A study from Finland revealed that appendicitis may be cured using antibiotics, following several previous reports on the method. The new research debunks the need for immediate surgery and reveals the effectiveness of treating appendicitis with antibiotics instead.
Appendicitis Does Not Require Surgery
This is not the first time that the possibility of treating appendicitis without surgery was taken under consideration. In June 2015, a study published in the Journal of the American Medical Association revealed that 186 of 257 patients given antibiotics for appendicitis treatment no longer required appendectomy over the following year. The findings were echoed in a December 2015 study that focused on appendicitis in children and in a March 2016 study that claimed antibiotics may reduce the number of appendectomies by 92 percent.
The new study, also published in JAMA, was a follow-up to the June 2015 research, which was criticized as the long-term effects of treating appendicitis with antibiotics remained unknown. Three years later, researchers finally have an answer.
Of the patients treated with antibiotics, about 60 percent did not need to undergo appendectomy. The remaining 40 percent needed to have surgery to have their appendix removed.

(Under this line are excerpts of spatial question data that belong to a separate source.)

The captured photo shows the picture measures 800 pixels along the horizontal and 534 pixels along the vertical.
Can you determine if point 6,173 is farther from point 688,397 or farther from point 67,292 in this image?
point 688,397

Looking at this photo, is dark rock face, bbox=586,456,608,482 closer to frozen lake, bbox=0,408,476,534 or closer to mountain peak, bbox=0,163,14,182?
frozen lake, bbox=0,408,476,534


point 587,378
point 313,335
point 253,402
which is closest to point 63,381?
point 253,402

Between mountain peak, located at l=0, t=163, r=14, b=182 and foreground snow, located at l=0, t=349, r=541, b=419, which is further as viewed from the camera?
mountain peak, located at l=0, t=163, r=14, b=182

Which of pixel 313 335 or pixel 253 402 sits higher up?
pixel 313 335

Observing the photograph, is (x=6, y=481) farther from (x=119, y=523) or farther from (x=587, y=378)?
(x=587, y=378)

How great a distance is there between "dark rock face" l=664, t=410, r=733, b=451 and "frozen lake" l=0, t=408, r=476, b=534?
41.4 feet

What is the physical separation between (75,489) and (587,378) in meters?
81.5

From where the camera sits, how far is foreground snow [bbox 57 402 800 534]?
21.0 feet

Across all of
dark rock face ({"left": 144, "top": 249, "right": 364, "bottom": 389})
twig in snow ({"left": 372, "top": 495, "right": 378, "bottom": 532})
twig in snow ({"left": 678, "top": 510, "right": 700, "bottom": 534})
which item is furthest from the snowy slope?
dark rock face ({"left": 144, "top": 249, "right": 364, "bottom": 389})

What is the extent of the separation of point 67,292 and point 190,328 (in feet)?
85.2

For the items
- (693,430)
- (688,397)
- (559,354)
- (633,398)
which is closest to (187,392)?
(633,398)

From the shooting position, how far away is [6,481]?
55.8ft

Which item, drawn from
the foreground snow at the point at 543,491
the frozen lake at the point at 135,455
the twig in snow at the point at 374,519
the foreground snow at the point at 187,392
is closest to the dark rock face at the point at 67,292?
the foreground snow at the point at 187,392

Antibiotics vs Surgery When Treating Appendicitis
"I think the big issue is this — can physicians and patients accept the fact that there could be close to a 40 percent chance of recurrence in five years?" said Dr. Robert Glatter, an emergency physician from New York City's Lenox Hill Hospital. For Glatter, the percentage may still be too high for many patients.
The new study's lead author, Dr. Paulina Salminen, however, said that the findings show that antibiotics, at the very least, are an effective first option for treating uncomplicated appendicitis.
Salminen said that if most cases of uncomplicated appendicitis will be treated with antibiotics, that will save a lot of patients from having to go through an appendectomy, alongside the risks that come with any surgery such as incisional hernia, infections, and abdominal pain after the operation.
The antibiotics method of treating appendicitis is continuing to gain more traction, especially with the advancement of medical technology to show whether or not emergency appendectomy is really needed or if appendicitis may be cured through antibiotics.
However, further studies are needed to check if antibiotics will also be effective to treat other complications of appendicitis, such as appendicolith, which were excluded from the new study.